Di belahan bumi lain, terutama Barat, metode pembelajaran alternatif ini sudah lama dipakai masyarakat. Di seluruh dunia terdapat 6 juta home schooling (HS) yang tersebar di berbagai negara. Di sini, belakangan, program HS memang menjadi alternatif pembelajaran. Dalam pandangan pakar sekaligus pemerhati pendidikan, Seto Mulyadi, yang akrab disapa Kak Seto, HS merupakan sekolah alternatif yang menempatkan anak-anak sebagai subjek dengan pendekatan pendidikan secara at home. “Dengan pendekatan inilah, anak-anak merasa nyaman belajar karena mereka bisa belajar apa pun sesuai dengan keinginannya, kapan saja dan di mana saja seperti ia tengah berada di rumahnya,” katanya.

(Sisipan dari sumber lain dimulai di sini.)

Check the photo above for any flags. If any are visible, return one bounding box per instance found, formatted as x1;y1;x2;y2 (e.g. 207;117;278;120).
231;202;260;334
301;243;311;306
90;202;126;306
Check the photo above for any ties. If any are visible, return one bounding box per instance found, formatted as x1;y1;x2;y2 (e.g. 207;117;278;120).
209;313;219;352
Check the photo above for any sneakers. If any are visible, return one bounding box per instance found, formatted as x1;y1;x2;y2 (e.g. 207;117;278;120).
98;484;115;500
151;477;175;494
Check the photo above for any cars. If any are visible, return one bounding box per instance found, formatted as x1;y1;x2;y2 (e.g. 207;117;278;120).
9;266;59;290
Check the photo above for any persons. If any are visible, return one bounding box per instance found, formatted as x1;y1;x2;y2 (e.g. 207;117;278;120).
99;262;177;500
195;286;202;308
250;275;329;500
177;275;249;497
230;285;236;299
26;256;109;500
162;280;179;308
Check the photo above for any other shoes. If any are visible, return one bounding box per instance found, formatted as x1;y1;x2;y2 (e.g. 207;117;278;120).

Menurut Kak Seto, meski disebut HS, tidak berarti anak terus-menerus belajar di rumah. Anak-anak bisa belajar di mana saja dan kapan saja asal situasi dan kondisinya benar-benar nyaman dan menyenangkan seperti di rumah. “Karena itu dalam sistem HS, jam pelajaran bersifat fleksibel, mulai dari bangun tidur sampai berangkat tidur kembali,” imbuh pemilik Kak Seto Home Schooling (KSHS) ini.

Meski baru dibangun pada Februari lalu, peminat KSHS lumayan banyak. Saat ini KSHS melayani permintaan untuk HS anak SD dan SMU. Untuk tingkat SMP baru dibuka Juli mendatang. KSHS dimulai dengan 10 homescooler pada Januari lalu. Pada Maret ini sudah 25 murid terdaftar di KSHS. Dan, 15-20 calon homeschooler yang antre sampai tahun ajaran mendatang. “HS di sini lebih terstruktur dengan ketentuan seminggu dua kali, selebihnya anak-anak belajar sendiri,” ujar Kak Seto menjelaskan.

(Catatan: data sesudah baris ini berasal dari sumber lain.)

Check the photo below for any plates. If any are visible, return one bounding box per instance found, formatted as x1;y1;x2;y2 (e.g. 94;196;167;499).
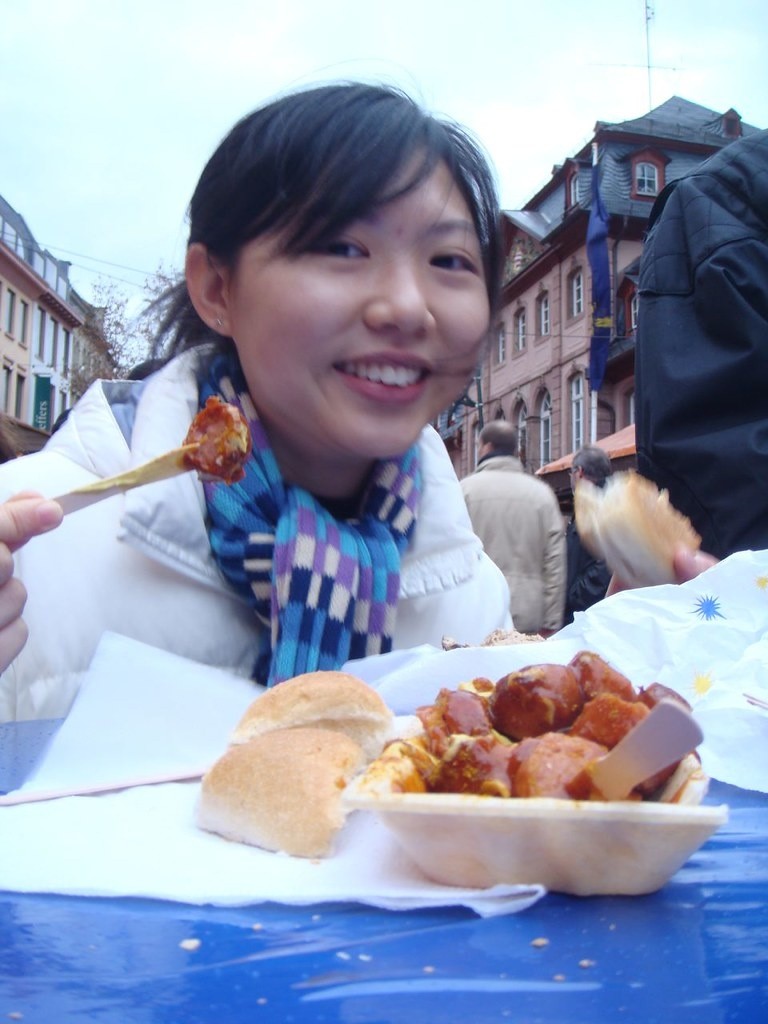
342;791;729;897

Model pendidikan alternatif HS belakangan memang marak dipilih para orang tua. Sekadar menyebut contoh, Ratna Riantiarno dan Neno Warisman memilih model alternatif ini untuk pendidikan anak-anaknya. Seiring dengan meningkatnya minat orang tua terhadap model pendidikan alternatif ini, komunitas HS pun bermunculan. Selain KSHS, ada Komunitas Berkemas, Kerlip, Morning Star Academy, Komunitas Ibnu Amanah, juga Komunitas Kebun Main. Untuk memayungi berbagai komunitas HS ini, Kak Seto bersama Departemen Pendidikan Nasional kemudian menggagas lahirnya Asah Pena (Asosiasi Sekolah Rumah dan Pendidikan Alternatif) pada 4 Mei 2006.

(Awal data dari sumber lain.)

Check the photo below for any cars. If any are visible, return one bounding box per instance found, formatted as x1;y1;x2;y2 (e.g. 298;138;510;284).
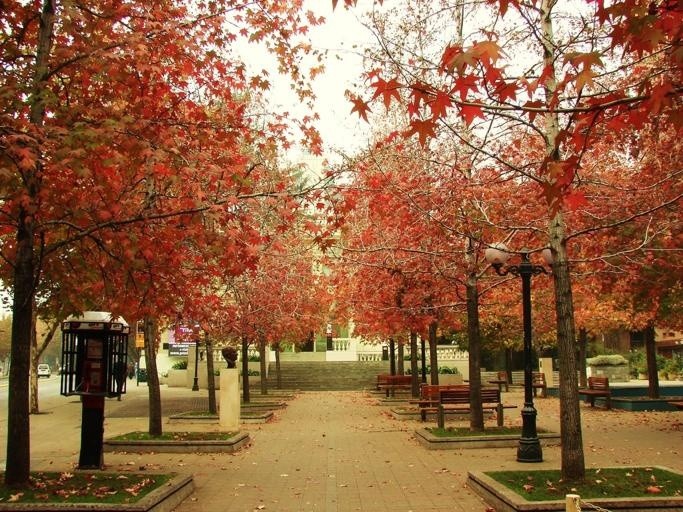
57;363;75;375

Salah satu anggota Asah Pena, Komunitas Berbasis Keluarga dan Masyarakat (Berkemas) diakui sang pendirinya, Yayah Komariah, kebanjiran permintaan HS. Berdiri tahun 2003, saat ini ada 55 homeschooler yang tersebar di berbagai kota. Menurut Yayah, ia sendiri tak mematok angka tertentu untuk biaya HS di tempatnya. “Terserah keikhlasan mereka,” katanya berkilah. Yang pasti, saat ini saban bulan ada orang tua yang memberi Rp 30 ribu, ada juga yang Rp 200 ribu. Sementara untuk ujian semester, ia mematok Rp 50 ribu untuk biaya pembuatan soal, di luar ongkos kirim untuk muridnya yang berada di luar kota.

Berkemas yang membuka untuk pengajaran setingkat SD dan berkantor di gang sempit di kawasan Pasar Minggu, diakui lulusan IKIP Jakarta ini, juga direspons para orang tua yang tinggal di Kalimantan. “Karena jarak jauh, saya hanya mengirimkan modulnya,” ujarnya.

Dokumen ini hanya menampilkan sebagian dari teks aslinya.